Over the past decade, I watched the surrounding neighborhoods, filled with unique architecture and character, transform with the development of luxury, out-of-place, student housing. The issue lies in the type of structures being built. These modern, cookie-cutter buildings have raised rent in the area immensely, pushing out locals and only serving those who can afford the cost.
At the same time, Syracuse is in desperate need of affordable housing, especially considering that 60 percent of its residents are renters and the city’s average annual income is $22,000. The need will be further exacerbated when families are displaced due to the development of the community grid.
Public housing projects do not have a future in Syracuse, and the displacement of families during the community grid’s development will require affordable housing options. While families living in public housing pay between $715 and $850 for a two-bedroom apartment, a two-bedroom apartment at The 505 costs $1,450 per bedroom a month.
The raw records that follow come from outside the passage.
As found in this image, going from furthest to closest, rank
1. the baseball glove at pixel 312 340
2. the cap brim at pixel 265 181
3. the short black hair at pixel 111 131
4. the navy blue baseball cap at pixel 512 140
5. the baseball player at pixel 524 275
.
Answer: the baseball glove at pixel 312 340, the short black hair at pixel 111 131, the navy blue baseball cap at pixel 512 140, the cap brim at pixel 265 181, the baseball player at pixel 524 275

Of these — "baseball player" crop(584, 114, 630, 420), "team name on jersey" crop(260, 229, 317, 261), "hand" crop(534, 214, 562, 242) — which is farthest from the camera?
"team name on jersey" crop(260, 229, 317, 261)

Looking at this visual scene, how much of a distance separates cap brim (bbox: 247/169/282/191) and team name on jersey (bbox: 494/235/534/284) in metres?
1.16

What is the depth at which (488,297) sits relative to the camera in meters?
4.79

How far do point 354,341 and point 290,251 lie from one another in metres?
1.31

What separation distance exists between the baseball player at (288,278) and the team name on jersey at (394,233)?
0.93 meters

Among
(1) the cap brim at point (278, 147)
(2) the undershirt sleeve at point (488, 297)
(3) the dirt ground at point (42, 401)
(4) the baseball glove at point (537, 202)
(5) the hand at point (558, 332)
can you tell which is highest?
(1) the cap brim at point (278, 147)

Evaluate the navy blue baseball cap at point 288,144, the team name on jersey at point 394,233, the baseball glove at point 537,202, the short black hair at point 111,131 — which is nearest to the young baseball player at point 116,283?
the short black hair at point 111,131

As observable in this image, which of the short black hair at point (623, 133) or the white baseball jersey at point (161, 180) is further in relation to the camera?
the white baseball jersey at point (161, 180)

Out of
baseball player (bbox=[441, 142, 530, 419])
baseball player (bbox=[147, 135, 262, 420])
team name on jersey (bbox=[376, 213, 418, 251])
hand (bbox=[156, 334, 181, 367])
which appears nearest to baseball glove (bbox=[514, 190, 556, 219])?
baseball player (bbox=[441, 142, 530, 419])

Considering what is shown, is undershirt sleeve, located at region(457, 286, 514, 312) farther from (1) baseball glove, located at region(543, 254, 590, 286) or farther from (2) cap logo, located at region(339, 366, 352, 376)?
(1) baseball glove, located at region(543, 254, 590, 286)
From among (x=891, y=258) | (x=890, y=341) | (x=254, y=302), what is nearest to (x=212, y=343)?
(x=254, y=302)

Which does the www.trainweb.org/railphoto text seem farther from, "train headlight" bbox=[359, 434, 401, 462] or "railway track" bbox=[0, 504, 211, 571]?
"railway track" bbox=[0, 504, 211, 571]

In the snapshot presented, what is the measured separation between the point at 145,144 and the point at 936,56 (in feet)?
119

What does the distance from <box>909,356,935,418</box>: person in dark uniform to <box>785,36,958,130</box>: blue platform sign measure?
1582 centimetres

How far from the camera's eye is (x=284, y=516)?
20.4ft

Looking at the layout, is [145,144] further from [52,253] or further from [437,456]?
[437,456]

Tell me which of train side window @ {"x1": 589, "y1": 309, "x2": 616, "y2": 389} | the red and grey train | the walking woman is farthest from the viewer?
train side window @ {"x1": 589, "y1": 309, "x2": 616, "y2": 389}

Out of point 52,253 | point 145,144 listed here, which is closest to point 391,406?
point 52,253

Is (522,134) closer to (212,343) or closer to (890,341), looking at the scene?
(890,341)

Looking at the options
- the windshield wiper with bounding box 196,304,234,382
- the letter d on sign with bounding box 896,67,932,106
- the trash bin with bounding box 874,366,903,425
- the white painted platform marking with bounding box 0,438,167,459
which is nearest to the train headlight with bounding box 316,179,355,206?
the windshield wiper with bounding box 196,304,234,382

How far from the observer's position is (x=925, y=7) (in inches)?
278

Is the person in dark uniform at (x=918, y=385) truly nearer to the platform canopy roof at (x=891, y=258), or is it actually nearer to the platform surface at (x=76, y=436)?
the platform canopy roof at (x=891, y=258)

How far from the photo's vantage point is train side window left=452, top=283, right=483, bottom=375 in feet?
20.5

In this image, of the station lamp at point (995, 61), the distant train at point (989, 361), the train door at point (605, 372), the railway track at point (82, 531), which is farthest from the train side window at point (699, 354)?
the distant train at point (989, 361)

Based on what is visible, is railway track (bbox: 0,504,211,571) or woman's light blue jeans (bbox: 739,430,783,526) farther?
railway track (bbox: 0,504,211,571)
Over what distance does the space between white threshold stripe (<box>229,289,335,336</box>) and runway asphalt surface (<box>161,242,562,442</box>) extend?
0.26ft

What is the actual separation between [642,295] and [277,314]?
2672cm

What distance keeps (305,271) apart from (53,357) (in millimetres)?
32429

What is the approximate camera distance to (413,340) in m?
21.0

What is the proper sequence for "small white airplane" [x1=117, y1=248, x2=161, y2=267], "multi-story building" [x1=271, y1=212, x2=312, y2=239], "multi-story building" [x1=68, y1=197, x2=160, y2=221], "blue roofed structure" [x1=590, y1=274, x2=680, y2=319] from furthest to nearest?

Despite the need for more affordable housing, lawmakers in Syracuse have instead created more and more incentives to build luxury student apartments. Developers behind Theory Syracuse, The Marshall and The 505 on Walnut will save 42 million dollars from property tax breaks and incentives from the city. Large subsidies given to these developers are provided with the intention that they will be revitalizing urban buildings.
But does demolishing a building and replacing it with a pristine new one fall under “revitalization” if the result harms locals?
This year, another developer has bought a property on Genesee Street next to Theory Apartments with the intention to build another luxury student housing spot. The Syracuse Planning Commission has already approved development of “The Coda.”
To make room for the new complex, more buildings are set to be demolished, like the original CNY Ronald McDonald House. Hoover has also requested a 20 million dollar tax break, following the lead of surrounding luxury student apartments.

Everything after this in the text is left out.